━━━━━ Excerpt to read ━━━━━

In this tutorial, we will go through steps on how to use Comet to monitor our time-series forecasting model. We will carry out some EDA on our dataset, and then we will log the visualizations onto the Comet experimentation website or platform. Without further ado, let’s begin.
Time Series Models
Time series models are a type of statistical model that are used to analyze and make predictions about data that is collected over time. These models are commonly used in fields such as finance, economics, and weather forecasting.
Some examples of real-life applications of time series models include:
- Forecasting stock prices: Time series models can be used to analyze historical stock prices and make predictions about future prices. This can be useful for investors looking to make informed decisions about purchasing or selling stocks.
- Predicting energy consumption: Time series models can be used to analyze historical energy consumption data and make predictions about future energy demand. This can be useful for utility companies looking to plan for future energy needs.
- Analyzing and forecasting weather patterns: Time series models can be used to analyze historical weather data and make predictions about future weather patterns. This can be useful for weather forecasters and farmers looking to plan for future weather conditions.

━━━━━ Dataset extract ━━━━━

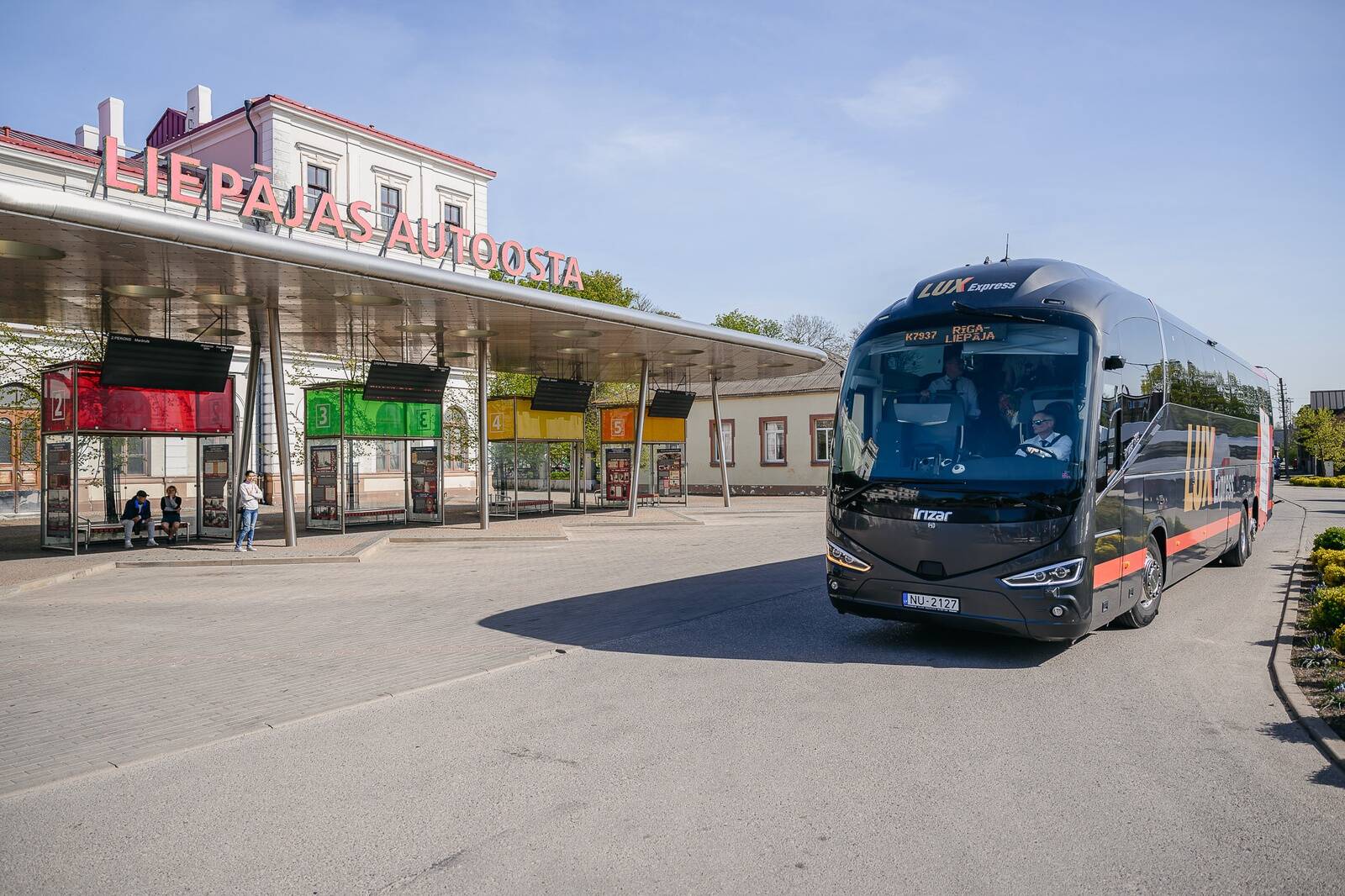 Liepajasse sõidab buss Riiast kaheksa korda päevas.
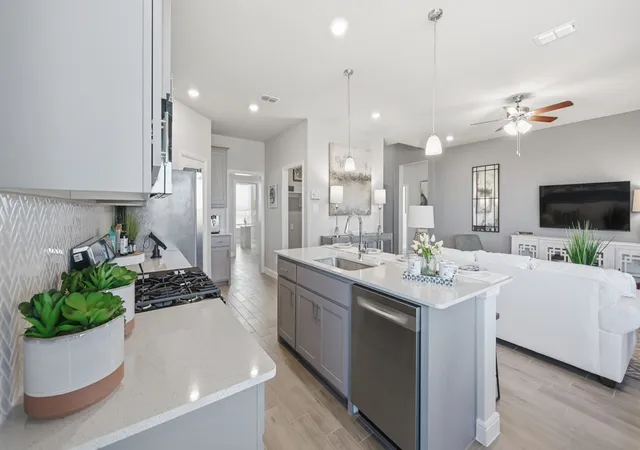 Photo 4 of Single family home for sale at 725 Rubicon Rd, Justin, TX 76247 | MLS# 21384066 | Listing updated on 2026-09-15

━━━━━

* Work to complete
Continue the tutorial on using Comet to monitor a time-series forecasting model, picking up right after its last sentence.

* Response box
- Predictive maintenance: Time series models can be used to predict when equipment is likely to malfunction and schedule maintenance accordingly. This can help reduce downtime and increase efficiency in industries such as manufacturing, transportation, and logistics.
- Time series models can be used in the field of econometrics to analyze and make predictions about economic indicators such as GDP, inflation, and unemployment.
Overall, Time series models are a useful tool that can be used in various industries to evaluate and forecast data gathered over time, assisting businesses in making better decisions and optimizing performance.
Understanding Model Monitoring
Model monitoring is the process of continuously monitoring the performance of a machine-learning model over time. In the context of time series, model monitoring is particularly important as time series data can be highly dynamic because change is definite over time in ways that can impact the accuracy of the model.
For time series data, model monitoring typically involves tracking a set of performance metrics over time to detect any changes or anomalies in the data that may impact the model’s accuracy. These performance metrics may include accuracy, precision, recall, F1 score, and root mean squared error (RMSE), among others.
There are several techniques used for model monitoring with time series data, including:
- Data Drift Detection: This involves monitoring the distribution of the input data over time to detect any changes that may impact the model’s performance.
- Model Performance Monitoring: This involves tracking the performance metrics of the model over time and comparing them to a set of predefined thresholds to detect any degradation in performance.
- Model Retraining: Regular retraining of the model on updated data can help to ensure that the model remains up-to-date and accurate.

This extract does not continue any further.